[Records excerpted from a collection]
□ □ □ □

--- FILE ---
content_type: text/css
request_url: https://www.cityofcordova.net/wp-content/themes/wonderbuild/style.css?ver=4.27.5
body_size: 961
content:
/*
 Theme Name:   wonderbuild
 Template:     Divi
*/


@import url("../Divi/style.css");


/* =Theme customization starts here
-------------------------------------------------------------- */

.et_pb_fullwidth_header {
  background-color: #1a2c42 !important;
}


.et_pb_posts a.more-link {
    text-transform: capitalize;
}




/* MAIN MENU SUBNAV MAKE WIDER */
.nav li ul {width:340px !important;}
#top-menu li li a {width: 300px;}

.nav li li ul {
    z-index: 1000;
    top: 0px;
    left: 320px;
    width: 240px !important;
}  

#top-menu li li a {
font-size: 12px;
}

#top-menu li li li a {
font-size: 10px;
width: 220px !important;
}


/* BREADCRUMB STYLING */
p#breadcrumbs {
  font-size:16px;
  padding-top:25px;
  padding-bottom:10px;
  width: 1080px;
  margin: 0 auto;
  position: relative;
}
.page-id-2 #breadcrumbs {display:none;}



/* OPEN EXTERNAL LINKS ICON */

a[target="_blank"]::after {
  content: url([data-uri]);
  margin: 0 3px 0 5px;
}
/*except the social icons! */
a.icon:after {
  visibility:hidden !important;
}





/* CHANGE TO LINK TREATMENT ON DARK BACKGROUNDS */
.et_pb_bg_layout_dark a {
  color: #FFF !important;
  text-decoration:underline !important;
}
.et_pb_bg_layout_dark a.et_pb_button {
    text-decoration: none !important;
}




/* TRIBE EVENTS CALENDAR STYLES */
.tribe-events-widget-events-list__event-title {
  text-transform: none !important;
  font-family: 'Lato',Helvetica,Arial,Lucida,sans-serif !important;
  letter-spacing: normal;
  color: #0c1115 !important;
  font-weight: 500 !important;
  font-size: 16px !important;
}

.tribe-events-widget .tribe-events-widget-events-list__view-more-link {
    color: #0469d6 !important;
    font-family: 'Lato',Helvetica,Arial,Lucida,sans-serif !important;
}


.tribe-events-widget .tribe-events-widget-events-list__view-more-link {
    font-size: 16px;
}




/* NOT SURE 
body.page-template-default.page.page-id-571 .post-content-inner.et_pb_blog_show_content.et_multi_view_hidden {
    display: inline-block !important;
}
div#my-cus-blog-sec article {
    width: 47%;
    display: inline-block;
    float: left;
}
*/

□ □ □ □

Every entry, written out exactly, is what the response should contain.

- **Task solution**
--- FILE ---
content_type: text/css
request_url: https://www.cityofcordova.net/wp-content/themes/wonderbuild/style.css?ver=4.27.5
body_size: 961
content:
/*
 Theme Name:   wonderbuild
 Template:     Divi
*/


@import url("../Divi/style.css");


/* =Theme customization starts here
-------------------------------------------------------------- */

.et_pb_fullwidth_header {
  background-color: #1a2c42 !important;
}


.et_pb_posts a.more-link {
    text-transform: capitalize;
}




/* MAIN MENU SUBNAV MAKE WIDER */
.nav li ul {width:340px !important;}
#top-menu li li a {width: 300px;}

.nav li li ul {
    z-index: 1000;
    top: 0px;
    left: 320px;
    width: 240px !important;
}  

#top-menu li li a {
font-size: 12px;
}

#top-menu li li li a {
font-size: 10px;
width: 220px !important;
}


/* BREADCRUMB STYLING */
p#breadcrumbs {
  font-size:16px;
  padding-top:25px;
  padding-bottom:10px;
  width: 1080px;
  margin: 0 auto;
  position: relative;
}
.page-id-2 #breadcrumbs {display:none;}



/* OPEN EXTERNAL LINKS ICON */

a[target="_blank"]::after {
  content: url([data-uri]);
  margin: 0 3px 0 5px;
}
/*except the social icons! */
a.icon:after {
  visibility:hidden !important;
}





/* CHANGE TO LINK TREATMENT ON DARK BACKGROUNDS */
.et_pb_bg_layout_dark a {
  color: #FFF !important;
  text-decoration:underline !important;
}
.et_pb_bg_layout_dark a.et_pb_button {
    text-decoration: none !important;
}




/* TRIBE EVENTS CALENDAR STYLES */
.tribe-events-widget-events-list__event-title {
  text-transform: none !important;
  font-family: 'Lato',Helvetica,Arial,Lucida,sans-serif !important;
  letter-spacing: normal;
  color: #0c1115 !important;
  font-weight: 500 !important;
  font-size: 16px !important;
}

.tribe-events-widget .tribe-events-widget-events-list__view-more-link {
    color: #0469d6 !important;
    font-family: 'Lato',Helvetica,Arial,Lucida,sans-serif !important;
}


.tribe-events-widget .tribe-events-widget-events-list__view-more-link {
    font-size: 16px;
}




/* NOT SURE 
body.page-template-default.page.page-id-571 .post-content-inner.et_pb_blog_show_content.et_multi_view_hidden {
    display: inline-block !important;
}
div#my-cus-blog-sec article {
    width: 47%;
    display: inline-block;
    float: left;
}
*/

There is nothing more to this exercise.